▶ Entries shown
==*==
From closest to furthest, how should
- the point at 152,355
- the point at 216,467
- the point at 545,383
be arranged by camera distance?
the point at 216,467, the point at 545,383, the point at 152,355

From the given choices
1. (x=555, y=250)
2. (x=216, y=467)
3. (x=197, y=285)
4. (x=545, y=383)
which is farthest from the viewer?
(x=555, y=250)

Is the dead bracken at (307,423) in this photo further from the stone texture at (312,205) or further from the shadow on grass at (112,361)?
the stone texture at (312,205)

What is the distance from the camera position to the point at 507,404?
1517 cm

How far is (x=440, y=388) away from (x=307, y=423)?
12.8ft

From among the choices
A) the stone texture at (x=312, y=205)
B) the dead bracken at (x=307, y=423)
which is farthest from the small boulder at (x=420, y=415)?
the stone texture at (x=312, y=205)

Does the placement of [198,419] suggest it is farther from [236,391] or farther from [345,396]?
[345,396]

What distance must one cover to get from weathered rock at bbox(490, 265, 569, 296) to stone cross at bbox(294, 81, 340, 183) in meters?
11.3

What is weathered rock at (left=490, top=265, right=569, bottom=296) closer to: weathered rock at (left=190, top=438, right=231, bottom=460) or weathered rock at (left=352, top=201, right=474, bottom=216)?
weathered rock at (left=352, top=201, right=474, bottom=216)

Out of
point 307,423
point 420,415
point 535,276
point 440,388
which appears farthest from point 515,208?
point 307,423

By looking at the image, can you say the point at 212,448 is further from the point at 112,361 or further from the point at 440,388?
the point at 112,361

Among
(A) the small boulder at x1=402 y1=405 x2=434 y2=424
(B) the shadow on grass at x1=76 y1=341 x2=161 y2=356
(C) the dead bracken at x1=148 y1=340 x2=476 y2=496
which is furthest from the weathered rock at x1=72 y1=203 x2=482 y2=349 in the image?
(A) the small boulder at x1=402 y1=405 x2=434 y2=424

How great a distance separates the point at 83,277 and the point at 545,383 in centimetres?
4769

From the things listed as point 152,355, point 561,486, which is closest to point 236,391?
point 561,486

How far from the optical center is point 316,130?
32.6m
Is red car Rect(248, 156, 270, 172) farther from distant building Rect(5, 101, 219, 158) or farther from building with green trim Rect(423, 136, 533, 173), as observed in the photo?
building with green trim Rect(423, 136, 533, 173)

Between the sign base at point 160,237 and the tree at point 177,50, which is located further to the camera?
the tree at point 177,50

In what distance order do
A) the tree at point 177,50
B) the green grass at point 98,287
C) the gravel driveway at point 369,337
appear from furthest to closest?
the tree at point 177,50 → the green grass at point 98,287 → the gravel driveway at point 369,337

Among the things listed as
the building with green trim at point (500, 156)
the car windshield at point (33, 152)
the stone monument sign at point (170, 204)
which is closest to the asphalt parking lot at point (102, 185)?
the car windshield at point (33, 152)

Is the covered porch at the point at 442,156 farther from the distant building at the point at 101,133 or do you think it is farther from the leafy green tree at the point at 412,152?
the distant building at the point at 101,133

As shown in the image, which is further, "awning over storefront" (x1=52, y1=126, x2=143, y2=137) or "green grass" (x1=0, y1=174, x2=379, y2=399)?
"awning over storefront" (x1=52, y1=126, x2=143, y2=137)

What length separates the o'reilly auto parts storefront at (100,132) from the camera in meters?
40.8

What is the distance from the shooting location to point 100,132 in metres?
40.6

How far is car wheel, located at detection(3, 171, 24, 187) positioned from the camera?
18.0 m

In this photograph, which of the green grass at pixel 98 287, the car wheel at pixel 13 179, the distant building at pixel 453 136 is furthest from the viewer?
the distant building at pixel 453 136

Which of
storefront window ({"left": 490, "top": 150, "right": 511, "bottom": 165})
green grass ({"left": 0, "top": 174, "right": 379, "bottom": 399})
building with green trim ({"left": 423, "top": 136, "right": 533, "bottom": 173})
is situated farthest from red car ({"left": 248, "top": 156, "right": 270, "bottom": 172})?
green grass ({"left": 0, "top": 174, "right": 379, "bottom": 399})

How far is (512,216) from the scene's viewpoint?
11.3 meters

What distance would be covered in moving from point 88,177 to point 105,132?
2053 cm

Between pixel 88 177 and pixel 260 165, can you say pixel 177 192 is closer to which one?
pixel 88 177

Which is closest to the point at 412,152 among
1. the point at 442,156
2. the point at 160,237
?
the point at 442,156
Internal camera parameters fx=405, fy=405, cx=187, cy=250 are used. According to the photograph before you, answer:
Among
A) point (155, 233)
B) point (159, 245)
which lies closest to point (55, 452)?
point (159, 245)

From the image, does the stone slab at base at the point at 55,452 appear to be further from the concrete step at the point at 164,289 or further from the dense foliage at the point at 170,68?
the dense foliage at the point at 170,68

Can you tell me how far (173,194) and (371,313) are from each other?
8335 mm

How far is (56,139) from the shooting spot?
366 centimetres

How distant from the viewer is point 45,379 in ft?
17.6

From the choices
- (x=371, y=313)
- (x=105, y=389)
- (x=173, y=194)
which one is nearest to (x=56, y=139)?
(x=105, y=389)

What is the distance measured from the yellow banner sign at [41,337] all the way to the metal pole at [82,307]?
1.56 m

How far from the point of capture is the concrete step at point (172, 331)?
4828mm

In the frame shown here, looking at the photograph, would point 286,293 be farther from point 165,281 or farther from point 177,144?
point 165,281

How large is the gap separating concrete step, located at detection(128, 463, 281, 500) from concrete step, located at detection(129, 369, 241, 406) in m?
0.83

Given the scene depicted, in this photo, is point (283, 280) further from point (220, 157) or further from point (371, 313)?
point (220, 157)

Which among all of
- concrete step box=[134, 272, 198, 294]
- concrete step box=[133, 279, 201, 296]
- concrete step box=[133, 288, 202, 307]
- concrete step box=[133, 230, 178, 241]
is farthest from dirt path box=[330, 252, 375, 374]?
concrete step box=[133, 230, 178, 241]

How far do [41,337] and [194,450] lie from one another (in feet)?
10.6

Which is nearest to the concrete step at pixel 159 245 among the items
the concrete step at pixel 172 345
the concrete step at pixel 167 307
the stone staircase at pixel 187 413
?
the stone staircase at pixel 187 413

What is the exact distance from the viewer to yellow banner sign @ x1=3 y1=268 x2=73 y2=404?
==*==
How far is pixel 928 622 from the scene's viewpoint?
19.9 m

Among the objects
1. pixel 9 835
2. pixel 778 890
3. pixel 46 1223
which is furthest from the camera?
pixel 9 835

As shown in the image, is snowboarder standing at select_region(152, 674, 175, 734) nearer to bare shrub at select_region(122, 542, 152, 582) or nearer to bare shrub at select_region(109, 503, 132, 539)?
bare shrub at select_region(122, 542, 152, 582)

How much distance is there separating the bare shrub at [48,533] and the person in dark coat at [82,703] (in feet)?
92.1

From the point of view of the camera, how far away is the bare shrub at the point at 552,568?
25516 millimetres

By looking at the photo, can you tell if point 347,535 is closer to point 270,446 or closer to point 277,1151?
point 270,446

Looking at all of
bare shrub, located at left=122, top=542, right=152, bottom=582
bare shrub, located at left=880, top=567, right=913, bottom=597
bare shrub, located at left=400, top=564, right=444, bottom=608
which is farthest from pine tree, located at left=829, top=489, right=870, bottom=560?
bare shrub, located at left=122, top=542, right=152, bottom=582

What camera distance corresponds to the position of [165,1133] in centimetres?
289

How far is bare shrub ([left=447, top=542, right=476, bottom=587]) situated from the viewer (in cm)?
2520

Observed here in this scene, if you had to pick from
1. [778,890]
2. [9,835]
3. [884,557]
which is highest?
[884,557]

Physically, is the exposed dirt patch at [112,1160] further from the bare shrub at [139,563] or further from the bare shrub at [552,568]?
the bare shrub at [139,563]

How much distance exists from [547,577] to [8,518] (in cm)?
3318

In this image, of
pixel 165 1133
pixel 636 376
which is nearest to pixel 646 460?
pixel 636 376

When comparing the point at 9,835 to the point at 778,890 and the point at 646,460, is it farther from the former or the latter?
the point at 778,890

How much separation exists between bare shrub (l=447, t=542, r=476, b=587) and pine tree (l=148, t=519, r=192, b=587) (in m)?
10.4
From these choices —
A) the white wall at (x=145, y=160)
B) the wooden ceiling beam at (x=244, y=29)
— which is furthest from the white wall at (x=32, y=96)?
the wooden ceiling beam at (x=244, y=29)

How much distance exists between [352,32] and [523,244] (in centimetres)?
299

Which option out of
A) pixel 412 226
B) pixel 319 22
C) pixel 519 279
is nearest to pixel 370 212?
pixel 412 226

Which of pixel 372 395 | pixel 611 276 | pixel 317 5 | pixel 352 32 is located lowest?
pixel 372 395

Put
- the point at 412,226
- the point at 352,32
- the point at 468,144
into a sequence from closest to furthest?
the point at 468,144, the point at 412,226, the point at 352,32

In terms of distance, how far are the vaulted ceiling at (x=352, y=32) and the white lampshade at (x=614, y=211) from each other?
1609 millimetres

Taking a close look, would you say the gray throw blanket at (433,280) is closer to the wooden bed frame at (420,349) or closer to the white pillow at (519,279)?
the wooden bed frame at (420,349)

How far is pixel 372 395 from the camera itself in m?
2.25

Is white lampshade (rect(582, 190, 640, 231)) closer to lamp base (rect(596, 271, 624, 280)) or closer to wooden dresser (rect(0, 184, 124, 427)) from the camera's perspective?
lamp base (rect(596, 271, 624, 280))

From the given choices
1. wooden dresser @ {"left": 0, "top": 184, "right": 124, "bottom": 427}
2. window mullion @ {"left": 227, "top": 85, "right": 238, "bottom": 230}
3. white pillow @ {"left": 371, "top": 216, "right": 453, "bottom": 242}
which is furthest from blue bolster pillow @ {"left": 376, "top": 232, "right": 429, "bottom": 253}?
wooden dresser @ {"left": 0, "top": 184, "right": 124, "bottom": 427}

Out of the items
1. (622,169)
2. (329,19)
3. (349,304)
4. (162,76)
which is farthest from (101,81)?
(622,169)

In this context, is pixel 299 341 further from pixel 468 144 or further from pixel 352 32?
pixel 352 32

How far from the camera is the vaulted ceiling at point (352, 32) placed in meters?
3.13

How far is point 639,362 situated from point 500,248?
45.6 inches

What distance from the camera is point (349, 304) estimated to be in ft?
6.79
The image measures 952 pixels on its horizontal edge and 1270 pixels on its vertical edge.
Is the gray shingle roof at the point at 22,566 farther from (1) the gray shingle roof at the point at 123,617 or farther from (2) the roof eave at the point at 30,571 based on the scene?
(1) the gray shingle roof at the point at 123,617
==*==
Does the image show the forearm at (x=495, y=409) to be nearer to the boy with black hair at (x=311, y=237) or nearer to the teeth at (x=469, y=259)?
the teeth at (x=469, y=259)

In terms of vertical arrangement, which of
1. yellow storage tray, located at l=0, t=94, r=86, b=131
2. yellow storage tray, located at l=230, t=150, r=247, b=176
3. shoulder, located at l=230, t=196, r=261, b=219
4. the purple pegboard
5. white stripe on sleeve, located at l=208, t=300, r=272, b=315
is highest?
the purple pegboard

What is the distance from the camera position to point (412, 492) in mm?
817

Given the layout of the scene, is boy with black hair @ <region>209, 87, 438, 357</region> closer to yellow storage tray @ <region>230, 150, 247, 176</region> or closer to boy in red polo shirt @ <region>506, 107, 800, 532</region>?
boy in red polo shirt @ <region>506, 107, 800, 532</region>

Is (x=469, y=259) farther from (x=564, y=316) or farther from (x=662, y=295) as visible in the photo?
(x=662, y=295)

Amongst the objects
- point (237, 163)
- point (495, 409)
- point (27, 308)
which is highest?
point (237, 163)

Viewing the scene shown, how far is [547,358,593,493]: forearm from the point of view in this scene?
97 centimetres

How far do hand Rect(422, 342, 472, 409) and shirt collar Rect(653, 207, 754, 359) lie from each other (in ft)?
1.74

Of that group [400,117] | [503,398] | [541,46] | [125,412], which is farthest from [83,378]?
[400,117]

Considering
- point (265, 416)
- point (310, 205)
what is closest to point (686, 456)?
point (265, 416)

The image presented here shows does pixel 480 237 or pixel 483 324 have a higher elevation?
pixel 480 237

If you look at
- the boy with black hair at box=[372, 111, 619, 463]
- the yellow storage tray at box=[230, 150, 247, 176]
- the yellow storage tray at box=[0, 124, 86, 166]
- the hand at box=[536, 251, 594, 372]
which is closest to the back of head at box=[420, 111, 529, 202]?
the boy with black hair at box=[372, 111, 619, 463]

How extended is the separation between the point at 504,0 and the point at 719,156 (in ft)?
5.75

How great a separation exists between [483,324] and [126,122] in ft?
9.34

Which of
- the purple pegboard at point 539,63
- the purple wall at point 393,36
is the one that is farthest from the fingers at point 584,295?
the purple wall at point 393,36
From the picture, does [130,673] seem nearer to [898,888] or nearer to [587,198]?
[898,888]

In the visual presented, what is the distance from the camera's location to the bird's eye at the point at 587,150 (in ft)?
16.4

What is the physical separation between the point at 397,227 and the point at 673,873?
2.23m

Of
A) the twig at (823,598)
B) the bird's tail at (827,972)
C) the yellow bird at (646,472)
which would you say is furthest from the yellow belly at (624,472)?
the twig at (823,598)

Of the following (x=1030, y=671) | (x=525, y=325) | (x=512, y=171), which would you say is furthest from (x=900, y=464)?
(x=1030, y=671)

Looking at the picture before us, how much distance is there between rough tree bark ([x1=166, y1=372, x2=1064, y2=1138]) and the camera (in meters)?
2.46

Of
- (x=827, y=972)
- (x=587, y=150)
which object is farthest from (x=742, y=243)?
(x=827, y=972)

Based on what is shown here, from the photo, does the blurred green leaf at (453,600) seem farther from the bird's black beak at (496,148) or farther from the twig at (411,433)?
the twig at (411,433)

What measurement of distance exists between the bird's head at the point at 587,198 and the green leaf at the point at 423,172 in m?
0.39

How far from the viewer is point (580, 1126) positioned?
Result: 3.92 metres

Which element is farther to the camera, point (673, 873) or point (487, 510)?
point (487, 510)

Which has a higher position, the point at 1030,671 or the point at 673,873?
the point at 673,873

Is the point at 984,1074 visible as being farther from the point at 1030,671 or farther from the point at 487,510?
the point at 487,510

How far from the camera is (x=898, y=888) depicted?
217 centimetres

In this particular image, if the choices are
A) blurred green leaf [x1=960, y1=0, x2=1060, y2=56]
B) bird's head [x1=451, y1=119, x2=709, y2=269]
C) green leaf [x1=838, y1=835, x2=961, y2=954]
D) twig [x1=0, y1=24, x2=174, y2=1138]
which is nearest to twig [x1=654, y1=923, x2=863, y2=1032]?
==*==
Render the stretch of the listing from the line containing "Looking at the picture" through the line containing "which is nearest to twig" as a Markdown table with the columns Row and Line. Number each row, skip blank lines, and include only these lines.

▶ Task output
| Row | Line |
|---|---|
| 1 | Looking at the picture before us, how much distance is there between rough tree bark ([x1=166, y1=372, x2=1064, y2=1138]) and the camera (in meters)? |
| 2 | 2.46 |
| 3 | Of |
| 4 | - (x=827, y=972) |
| 5 | - (x=587, y=150) |
| 6 | which object is farthest from (x=742, y=243)? |
| 7 | (x=827, y=972) |
| 8 | Based on what is shown here, from the photo, does the blurred green leaf at (453,600) seem farther from the bird's black beak at (496,148) or farther from the twig at (411,433)? |
| 9 | the twig at (411,433) |
| 10 | What measurement of distance exists between the bird's head at the point at 587,198 and the green leaf at the point at 423,172 in m? |
| 11 | 0.39 |
| 12 | How far from the viewer is point (580, 1126) positioned? |
| 13 | Result: 3.92 metres |
| 14 | Which element is farther to the camera, point (673, 873) or point (487, 510)? |
| 15 | point (487, 510) |
| 16 | Which has a higher position, the point at 1030,671 or the point at 673,873? |
| 17 | the point at 673,873 |
| 18 | Is the point at 984,1074 visible as being farther from the point at 1030,671 or farther from the point at 487,510? |
| 19 | the point at 487,510 |
| 20 | How far from the camera is (x=898, y=888) depicted? |
| 21 | 217 centimetres |
| 22 | In this particular image, if the choices are |
| 23 | A) blurred green leaf [x1=960, y1=0, x2=1060, y2=56] |
| 24 | B) bird's head [x1=451, y1=119, x2=709, y2=269] |
| 25 | C) green leaf [x1=838, y1=835, x2=961, y2=954] |
| 26 | D) twig [x1=0, y1=24, x2=174, y2=1138] |
| 27 | which is nearest to twig [x1=654, y1=923, x2=863, y2=1032]? |